Extracted text:
^^^^^^^^^^^^^^^^

I’m not proud of my past, but I do own it and hope others can learn from it
MAJOR CWs for trans violence. I’m not proud of what I did in my past, but I’m sharing it in the hopes that others can learn from it. Also CWs for dysphoria, genital mentions, discussion of transphobia and misogyny.
I grew up during the 80s and 90s, and while there have been trans people well before then, and even some who had been able to transition through hormones and surgery, it was a topic that was not discussed. Being gay/lesbian was barely a topic that could be brought up by the time I was 10, and even then not without a lot of stigma and bigotry against those people due to the HIV/AIDS crisis on top of the lies told about them that we’re now seeing pushed on trans people. If you were trans you either kept in the closet, or you were rich enough to be able to disappear and come back a different person. In some cases you tried to be out without doing that, but that was only in very select locations in the USA and even then not without a lot of pushback.
I realized I wasn’t a girl by the time I was 8, but I had no word to describe what I felt. I just thought I was a boy with “different parts” and was confused when people kept saying I was a girl. For the longest time I legit thought that I peed from my clitoris because it was my super tiny penis. It wasn’t because I didn’t have any sex education, because my parents saw to it that I received age appropriate sex education from a young age, it was just that my brain decided that my clitoris was my penis and that was that.
When I had my first period I thought something was very wrong with me, even though I’d been told I would have one “because I’m a girl” (again, brain went and decided they were just using the wrong words). Then when I started growing breasts it became even worse because my brain was telling me that boys aren’t supposed to have breasts! But like before, couldn’t talk about it because I didn’t have the words nor the feeling that I could safely come out.
In fact, I didn’t even know trans men existed until I was well into adulthood. I only knew of transgender women and “butch” women (many of whom were mislabled and were in fact transgender men) so I just thought I was broken and that something was wrong with me. I developed SEVERE transphobia because of this, to the point that I was outright antagonistic towards trans women and at one point had gone full TERF and believed the whole “men wearing dresses” or “men pretending to be women to harass women” beliefs, as well as the pedophile belief and autogynophile beliefs. It was the only way my brain could deal with people who were trans being happy with their lives while I was miserable as fuck and trying to pretend to be a woman. I spread those untruths, I joined in on harassing trans women and in a few cases forcibly removing them from the women’s restroom where I worked because a “real woman wouldn’t face the toilet to pee.”
I spent years harrassing and mocking trans women for just one day deciding that they were women, and how they decided that they’d rather take the “easy road” and be a woman rather than “manning up” (holy crap the internalized toxic masculinity). While I would support some trans women, those who I believed were “real trans,” if they didn’t conform to my views of femininity and being “proper women” I would attack them for trying to appropriate womanhood.

^^^^^^^^^^^^^^^^

Information supplied:
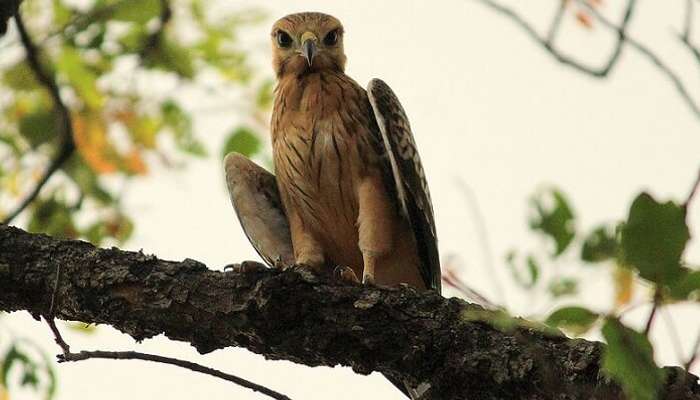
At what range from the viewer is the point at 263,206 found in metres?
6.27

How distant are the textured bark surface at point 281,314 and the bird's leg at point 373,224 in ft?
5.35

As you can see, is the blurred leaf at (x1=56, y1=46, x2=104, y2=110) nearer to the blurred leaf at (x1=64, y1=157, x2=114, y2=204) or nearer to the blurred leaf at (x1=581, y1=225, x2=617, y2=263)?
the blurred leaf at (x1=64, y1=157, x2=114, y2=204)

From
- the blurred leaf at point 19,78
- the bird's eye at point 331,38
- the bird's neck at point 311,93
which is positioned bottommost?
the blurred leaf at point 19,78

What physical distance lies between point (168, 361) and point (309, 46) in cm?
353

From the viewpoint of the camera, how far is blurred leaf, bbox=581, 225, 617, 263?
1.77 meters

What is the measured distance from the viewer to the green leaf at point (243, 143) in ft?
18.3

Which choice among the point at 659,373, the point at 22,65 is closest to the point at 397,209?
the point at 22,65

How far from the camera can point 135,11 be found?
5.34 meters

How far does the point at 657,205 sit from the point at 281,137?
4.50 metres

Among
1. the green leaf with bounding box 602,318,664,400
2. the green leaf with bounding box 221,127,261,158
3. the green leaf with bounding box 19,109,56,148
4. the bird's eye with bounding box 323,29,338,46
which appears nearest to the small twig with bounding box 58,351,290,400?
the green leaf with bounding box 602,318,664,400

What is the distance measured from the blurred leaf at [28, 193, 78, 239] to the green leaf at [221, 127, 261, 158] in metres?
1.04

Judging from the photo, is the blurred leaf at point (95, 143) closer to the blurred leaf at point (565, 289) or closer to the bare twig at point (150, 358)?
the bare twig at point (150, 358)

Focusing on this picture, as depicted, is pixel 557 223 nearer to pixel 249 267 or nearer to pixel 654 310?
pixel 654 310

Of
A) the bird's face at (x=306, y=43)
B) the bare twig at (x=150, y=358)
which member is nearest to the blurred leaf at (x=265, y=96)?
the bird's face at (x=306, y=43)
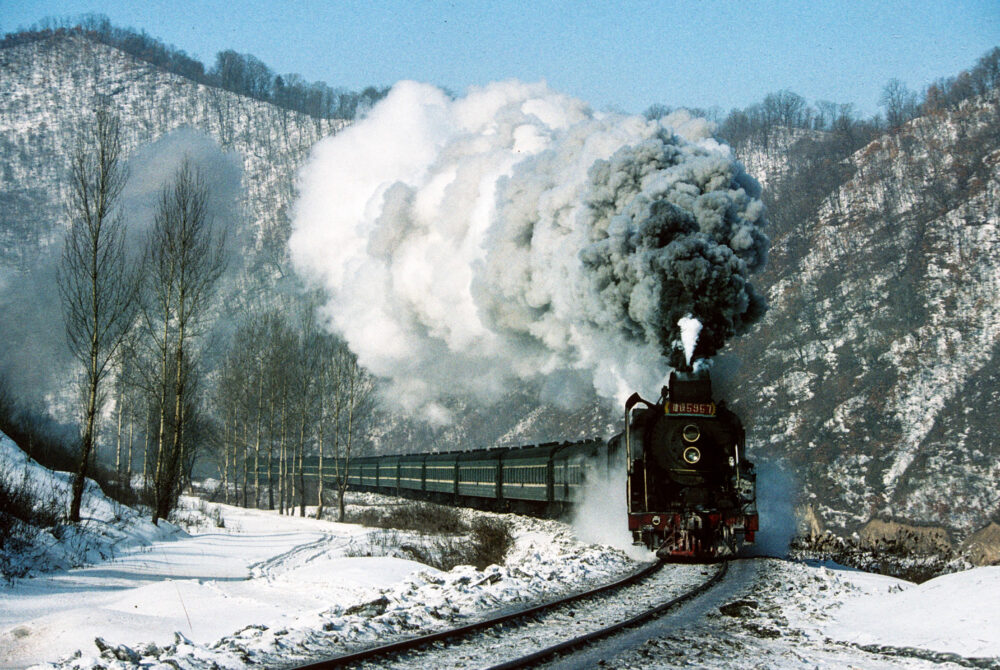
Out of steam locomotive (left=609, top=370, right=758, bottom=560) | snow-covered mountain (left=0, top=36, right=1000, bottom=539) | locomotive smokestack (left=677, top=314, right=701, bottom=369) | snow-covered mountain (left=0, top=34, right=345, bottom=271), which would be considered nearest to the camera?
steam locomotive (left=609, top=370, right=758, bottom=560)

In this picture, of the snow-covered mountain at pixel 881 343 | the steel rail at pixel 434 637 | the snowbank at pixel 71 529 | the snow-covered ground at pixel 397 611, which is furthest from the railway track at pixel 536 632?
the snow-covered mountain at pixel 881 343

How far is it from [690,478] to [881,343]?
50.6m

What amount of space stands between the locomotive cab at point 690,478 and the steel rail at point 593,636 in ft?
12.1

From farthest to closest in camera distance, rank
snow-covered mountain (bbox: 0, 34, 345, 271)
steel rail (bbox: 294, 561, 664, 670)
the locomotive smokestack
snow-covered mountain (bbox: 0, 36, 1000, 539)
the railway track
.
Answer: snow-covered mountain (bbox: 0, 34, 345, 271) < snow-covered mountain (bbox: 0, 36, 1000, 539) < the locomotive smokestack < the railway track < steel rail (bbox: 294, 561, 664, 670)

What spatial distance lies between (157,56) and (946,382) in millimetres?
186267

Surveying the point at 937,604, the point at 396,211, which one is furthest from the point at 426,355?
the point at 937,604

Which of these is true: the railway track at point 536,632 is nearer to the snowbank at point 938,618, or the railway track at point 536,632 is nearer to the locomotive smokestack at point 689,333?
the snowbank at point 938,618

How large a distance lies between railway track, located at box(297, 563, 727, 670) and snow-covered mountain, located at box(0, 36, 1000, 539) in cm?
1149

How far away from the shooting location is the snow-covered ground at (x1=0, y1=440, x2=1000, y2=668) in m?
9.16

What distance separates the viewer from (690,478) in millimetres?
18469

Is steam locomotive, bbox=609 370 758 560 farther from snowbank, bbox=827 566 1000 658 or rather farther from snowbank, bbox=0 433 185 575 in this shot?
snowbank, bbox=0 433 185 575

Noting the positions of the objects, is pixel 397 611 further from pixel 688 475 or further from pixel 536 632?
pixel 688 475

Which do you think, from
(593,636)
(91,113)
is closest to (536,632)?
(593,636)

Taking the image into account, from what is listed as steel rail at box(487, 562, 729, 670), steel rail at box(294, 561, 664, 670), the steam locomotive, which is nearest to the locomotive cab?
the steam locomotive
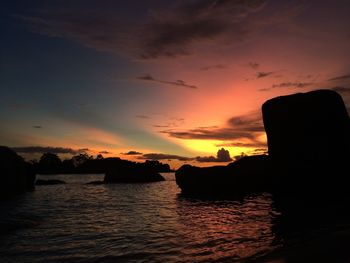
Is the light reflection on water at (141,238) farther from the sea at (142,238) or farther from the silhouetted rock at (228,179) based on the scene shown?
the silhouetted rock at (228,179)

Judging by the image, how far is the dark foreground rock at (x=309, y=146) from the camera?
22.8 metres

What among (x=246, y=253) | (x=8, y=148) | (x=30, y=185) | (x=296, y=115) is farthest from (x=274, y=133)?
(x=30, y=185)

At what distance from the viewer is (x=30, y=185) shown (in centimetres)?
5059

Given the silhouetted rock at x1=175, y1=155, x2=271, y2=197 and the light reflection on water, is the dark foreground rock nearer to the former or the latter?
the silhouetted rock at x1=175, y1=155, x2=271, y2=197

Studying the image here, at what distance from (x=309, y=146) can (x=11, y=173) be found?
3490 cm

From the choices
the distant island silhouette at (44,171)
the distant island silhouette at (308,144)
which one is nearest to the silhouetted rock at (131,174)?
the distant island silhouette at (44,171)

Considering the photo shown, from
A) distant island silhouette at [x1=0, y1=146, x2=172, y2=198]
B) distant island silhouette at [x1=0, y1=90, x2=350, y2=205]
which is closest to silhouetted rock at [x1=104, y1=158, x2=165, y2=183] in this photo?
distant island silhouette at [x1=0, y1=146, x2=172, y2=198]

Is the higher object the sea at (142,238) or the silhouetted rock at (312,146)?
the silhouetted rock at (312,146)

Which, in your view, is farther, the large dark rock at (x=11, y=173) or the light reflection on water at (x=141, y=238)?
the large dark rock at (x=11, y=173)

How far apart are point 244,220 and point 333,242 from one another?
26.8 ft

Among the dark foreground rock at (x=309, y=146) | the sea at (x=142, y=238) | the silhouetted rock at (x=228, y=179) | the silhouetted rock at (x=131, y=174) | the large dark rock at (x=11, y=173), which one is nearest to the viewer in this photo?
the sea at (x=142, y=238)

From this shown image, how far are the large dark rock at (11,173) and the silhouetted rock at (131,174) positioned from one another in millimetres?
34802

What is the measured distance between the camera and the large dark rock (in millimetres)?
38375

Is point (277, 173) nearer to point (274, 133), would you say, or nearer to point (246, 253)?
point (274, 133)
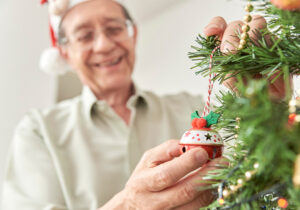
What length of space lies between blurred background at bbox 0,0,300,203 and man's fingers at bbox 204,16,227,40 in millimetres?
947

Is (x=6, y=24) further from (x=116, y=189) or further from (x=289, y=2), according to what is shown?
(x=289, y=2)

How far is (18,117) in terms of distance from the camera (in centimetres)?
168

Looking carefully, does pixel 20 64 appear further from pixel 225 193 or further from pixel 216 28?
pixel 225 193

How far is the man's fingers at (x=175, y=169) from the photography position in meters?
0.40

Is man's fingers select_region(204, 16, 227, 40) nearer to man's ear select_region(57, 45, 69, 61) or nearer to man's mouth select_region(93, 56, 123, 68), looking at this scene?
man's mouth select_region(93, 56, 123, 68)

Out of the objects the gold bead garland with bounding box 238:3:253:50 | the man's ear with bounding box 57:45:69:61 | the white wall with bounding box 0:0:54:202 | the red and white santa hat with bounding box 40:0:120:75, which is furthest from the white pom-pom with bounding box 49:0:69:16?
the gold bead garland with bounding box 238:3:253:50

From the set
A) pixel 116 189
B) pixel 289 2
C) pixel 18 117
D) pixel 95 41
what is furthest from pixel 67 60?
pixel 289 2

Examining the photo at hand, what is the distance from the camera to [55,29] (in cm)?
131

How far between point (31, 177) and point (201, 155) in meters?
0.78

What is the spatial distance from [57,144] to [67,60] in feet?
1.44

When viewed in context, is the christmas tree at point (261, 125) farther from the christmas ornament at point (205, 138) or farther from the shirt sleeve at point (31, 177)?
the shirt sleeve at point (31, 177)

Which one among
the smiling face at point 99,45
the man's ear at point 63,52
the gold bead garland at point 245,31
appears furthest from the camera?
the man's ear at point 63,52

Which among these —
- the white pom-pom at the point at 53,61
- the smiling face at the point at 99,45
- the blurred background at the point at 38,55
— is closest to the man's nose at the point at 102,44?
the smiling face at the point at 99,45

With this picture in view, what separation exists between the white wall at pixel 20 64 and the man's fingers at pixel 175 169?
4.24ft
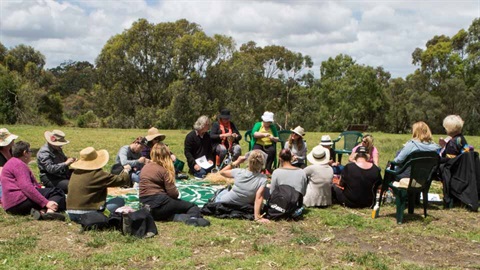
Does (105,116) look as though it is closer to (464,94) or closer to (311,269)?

^^^^^^^^^^^^^^^^

Aim of the exercise:
Write the next part of the personal essay about past transphobia, the text that precedes the items, picking up right after its last sentence.

Expected answer:
My actions hurt people, and I used my pain and hatred for their happiness at living their gender as a weapon and to justify my own pain from having to repress my own gender for decades. The whole, “If I have to suffer you should too!” mentality was total poison and really messed me up.
Around 6 years ago the dam finally burst that had been holding back that I was trans (yay repression and self hatred! /s) and I came out to my partner while driving home from a breast cancer scare. I then came out to the rest of my family, including my kids, and then came out publicly. I dealt with a lot of the transphobia I’d gone and pushed on others, and have spent the last several years working to undo all of the transphobic and outright wrong ideas I’ve had about trans people. Do I still deal with those thoughts at times? YEP! But I now know how to work on them to break them down and undo them.
Even after coming out, I held a lot of animosity toward trans women for problems that they had nothing to do with in regards to my own problems. It wasn’t their fault that they were the primary target and focus when discussing trans issues (I didn’t even know trans men existed until 2011!) and if you want more on this story you can read about it here and here.
Because I wasn’t transitioning “properly” for many others, I became the target of the same attacks I’d done to trans women previously, being called a trender, that I was faking my gender, how I was just doing it for attention, how I just couldn’t cut it as a “proper woman” and wanted the easy way out (seriously, this argument goes for both trans women and trans men because you cannot win). It wasn’t until I started hormone therapy and had top surgery that a lot of the attacks against me for being a “fake trans” went away, but I do still deal with them from time to time, along with being mistaken for a trans woman (I’m a trans man).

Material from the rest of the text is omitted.